What to do
Retype precisely the section of the data that starts at the line containing "What is the spatial" and runs to its final line, ends included.

Image-linked spatial questions
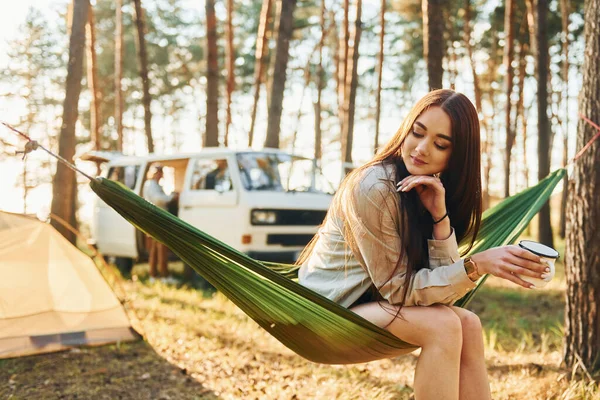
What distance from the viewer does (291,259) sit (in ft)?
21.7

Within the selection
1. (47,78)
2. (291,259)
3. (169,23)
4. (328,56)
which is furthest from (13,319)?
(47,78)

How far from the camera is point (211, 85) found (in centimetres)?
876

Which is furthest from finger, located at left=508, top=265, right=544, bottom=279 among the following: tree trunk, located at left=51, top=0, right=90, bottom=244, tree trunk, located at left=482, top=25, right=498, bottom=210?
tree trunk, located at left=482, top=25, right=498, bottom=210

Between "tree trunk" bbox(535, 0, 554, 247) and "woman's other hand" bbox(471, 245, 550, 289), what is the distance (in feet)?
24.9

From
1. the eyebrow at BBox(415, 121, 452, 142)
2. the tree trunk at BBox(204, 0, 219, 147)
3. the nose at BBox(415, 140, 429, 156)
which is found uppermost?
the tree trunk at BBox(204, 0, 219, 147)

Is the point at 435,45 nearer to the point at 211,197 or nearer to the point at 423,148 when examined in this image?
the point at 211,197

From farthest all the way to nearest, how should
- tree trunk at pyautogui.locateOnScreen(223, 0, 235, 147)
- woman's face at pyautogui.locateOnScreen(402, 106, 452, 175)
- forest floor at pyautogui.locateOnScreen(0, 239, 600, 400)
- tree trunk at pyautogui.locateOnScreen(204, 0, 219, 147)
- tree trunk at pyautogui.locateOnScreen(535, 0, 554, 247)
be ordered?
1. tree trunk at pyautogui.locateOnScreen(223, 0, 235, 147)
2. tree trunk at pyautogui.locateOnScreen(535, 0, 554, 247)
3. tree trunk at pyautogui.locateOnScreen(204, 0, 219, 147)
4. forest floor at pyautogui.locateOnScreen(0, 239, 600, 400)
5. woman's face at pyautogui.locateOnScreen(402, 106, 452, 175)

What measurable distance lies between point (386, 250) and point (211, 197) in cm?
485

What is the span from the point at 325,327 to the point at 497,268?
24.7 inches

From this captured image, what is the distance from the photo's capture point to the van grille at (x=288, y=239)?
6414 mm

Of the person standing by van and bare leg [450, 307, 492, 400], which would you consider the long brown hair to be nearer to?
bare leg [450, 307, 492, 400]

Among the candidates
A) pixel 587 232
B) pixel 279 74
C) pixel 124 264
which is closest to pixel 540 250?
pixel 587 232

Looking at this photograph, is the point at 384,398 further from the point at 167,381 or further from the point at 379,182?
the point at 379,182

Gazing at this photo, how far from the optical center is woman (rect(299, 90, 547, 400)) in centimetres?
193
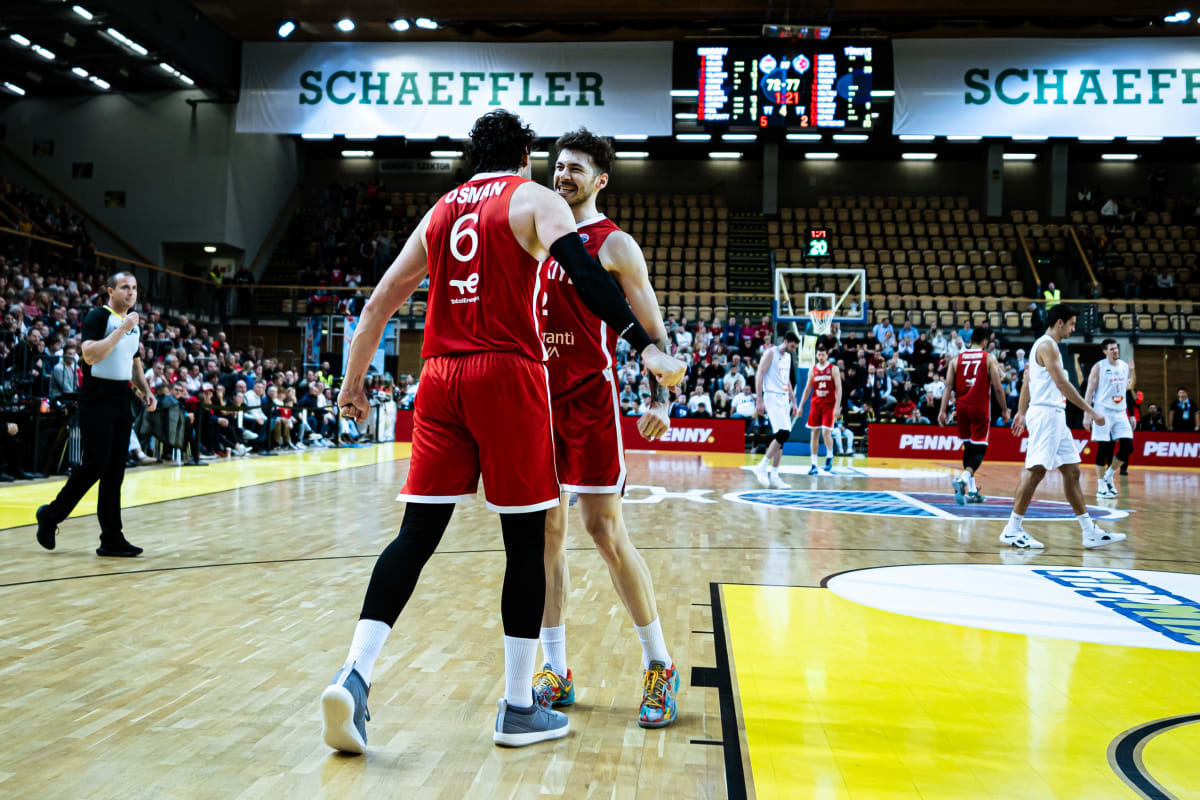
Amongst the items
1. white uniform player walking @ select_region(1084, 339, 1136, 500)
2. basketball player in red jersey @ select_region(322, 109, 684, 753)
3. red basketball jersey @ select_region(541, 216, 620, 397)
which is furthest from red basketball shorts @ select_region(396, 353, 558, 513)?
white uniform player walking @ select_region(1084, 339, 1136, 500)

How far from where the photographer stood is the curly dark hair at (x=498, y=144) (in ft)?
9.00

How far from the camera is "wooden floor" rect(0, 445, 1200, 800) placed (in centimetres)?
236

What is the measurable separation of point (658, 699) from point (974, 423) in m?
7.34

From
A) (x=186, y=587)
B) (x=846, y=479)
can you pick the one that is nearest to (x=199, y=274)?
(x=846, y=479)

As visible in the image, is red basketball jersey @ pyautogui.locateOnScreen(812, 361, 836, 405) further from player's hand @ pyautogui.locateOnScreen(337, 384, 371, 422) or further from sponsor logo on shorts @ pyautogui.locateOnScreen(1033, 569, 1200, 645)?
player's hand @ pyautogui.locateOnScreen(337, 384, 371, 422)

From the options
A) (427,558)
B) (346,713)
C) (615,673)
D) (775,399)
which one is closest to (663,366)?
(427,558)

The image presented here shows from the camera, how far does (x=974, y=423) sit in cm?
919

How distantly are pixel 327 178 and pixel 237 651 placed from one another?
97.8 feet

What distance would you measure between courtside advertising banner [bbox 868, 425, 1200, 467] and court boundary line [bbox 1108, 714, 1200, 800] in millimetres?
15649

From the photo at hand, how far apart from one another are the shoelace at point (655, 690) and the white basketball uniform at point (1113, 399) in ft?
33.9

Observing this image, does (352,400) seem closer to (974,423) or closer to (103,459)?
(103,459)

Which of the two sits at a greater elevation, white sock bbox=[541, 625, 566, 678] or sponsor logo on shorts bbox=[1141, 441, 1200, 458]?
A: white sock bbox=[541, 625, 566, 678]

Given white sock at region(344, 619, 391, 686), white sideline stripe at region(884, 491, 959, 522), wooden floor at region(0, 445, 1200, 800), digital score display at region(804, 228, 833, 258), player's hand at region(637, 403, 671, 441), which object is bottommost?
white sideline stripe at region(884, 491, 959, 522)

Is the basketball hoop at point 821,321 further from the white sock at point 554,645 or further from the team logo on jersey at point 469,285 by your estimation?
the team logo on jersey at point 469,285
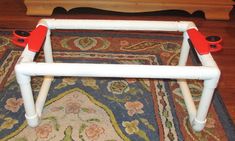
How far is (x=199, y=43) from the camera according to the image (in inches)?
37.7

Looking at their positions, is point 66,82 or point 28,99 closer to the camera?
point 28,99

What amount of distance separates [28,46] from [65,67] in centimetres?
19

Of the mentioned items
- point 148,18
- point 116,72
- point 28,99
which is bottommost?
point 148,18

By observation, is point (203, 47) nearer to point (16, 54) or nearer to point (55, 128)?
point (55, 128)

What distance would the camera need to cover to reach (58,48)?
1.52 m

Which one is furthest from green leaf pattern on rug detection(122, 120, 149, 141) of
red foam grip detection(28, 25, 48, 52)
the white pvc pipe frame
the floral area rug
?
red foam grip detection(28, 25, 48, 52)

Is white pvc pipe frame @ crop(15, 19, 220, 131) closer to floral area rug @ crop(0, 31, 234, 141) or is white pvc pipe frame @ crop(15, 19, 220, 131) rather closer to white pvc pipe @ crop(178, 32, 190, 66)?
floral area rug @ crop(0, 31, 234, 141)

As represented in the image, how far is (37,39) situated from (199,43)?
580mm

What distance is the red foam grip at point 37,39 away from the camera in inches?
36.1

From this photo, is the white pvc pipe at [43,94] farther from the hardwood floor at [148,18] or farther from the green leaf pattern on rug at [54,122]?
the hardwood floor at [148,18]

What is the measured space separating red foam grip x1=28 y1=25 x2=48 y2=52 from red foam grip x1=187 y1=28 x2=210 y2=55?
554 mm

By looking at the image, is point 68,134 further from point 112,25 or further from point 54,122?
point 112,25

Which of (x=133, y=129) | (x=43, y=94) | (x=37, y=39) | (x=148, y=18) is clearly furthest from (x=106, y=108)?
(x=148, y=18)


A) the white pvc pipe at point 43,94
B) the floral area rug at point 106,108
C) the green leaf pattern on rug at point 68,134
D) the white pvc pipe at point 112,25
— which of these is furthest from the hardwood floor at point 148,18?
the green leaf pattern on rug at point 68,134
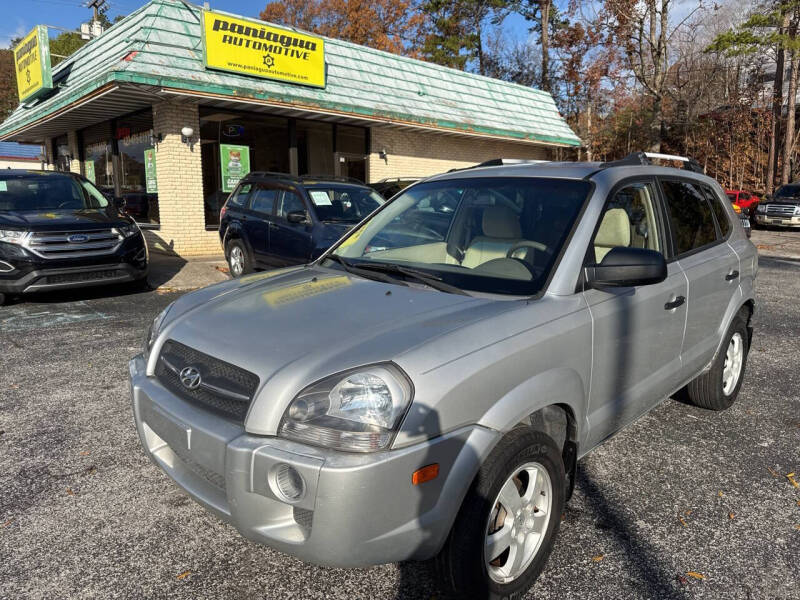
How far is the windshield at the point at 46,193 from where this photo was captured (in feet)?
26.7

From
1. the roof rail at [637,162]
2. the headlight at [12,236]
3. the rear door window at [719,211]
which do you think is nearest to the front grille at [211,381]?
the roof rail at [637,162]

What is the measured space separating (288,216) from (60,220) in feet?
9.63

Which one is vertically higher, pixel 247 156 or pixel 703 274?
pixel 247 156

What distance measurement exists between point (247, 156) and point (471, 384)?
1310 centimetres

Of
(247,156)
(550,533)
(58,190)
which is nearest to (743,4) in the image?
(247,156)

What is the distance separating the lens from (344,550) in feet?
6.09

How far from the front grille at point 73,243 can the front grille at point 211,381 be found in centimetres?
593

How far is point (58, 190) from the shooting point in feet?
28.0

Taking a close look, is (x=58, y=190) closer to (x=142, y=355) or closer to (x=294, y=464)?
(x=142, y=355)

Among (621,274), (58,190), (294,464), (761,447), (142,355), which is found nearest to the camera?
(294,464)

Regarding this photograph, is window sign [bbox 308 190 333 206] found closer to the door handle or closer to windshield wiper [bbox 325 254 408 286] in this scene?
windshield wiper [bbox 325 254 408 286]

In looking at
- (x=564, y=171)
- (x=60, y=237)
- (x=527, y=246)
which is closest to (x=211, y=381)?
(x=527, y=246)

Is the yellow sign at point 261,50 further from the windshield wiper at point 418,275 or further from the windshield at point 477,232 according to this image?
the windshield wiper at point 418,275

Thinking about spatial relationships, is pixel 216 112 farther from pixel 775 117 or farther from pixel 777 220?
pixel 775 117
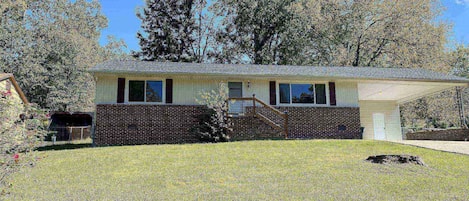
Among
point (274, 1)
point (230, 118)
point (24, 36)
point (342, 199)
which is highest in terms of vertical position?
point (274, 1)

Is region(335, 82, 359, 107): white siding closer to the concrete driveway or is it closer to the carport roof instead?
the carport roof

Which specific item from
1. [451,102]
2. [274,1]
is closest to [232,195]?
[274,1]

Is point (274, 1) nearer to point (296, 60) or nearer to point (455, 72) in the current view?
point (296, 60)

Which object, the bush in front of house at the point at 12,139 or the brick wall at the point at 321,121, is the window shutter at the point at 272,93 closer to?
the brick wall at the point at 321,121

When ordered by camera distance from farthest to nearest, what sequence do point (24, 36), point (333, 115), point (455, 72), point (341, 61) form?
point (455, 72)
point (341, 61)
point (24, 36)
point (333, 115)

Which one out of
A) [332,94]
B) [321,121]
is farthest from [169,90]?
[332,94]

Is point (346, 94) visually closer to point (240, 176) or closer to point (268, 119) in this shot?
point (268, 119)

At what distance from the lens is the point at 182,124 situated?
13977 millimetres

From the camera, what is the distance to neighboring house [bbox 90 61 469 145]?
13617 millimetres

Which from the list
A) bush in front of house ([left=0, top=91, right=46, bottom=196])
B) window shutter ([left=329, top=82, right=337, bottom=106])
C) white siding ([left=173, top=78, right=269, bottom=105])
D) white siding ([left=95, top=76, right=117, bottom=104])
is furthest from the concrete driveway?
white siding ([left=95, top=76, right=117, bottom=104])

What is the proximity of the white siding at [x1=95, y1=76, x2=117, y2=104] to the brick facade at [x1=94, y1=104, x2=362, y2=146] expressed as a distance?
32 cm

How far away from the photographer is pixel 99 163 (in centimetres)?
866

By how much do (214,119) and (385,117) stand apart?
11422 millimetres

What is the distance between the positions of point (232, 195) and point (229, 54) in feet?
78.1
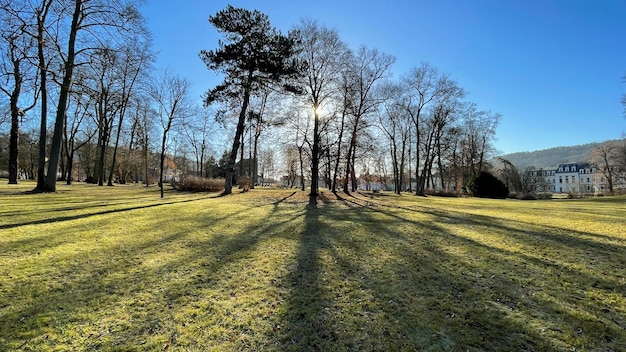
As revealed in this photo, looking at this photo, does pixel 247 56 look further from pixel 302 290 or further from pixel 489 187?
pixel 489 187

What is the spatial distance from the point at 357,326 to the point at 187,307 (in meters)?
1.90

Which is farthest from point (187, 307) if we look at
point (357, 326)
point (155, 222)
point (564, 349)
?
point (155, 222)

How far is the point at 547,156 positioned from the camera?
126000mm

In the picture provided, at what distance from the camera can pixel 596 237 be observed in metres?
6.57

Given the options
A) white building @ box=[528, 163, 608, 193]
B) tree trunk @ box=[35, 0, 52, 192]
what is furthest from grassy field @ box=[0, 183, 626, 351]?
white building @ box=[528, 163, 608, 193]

Result of this exercise
What is the spatial distance from the point at 357,326 to the point at 187,307 (in meters)?
1.90

Which is farthest from point (187, 307) if we look at
point (357, 326)
point (155, 222)
point (564, 349)
?
point (155, 222)

How far is the point at 547,156 positioned from the camera?
126000mm

In the picture provided, at what distance from the camera can pixel 596 237 be observed in metres?
6.57

Given the options
A) white building @ box=[528, 163, 608, 193]
B) tree trunk @ box=[35, 0, 52, 192]
what is furthest from grassy field @ box=[0, 183, 626, 351]?
white building @ box=[528, 163, 608, 193]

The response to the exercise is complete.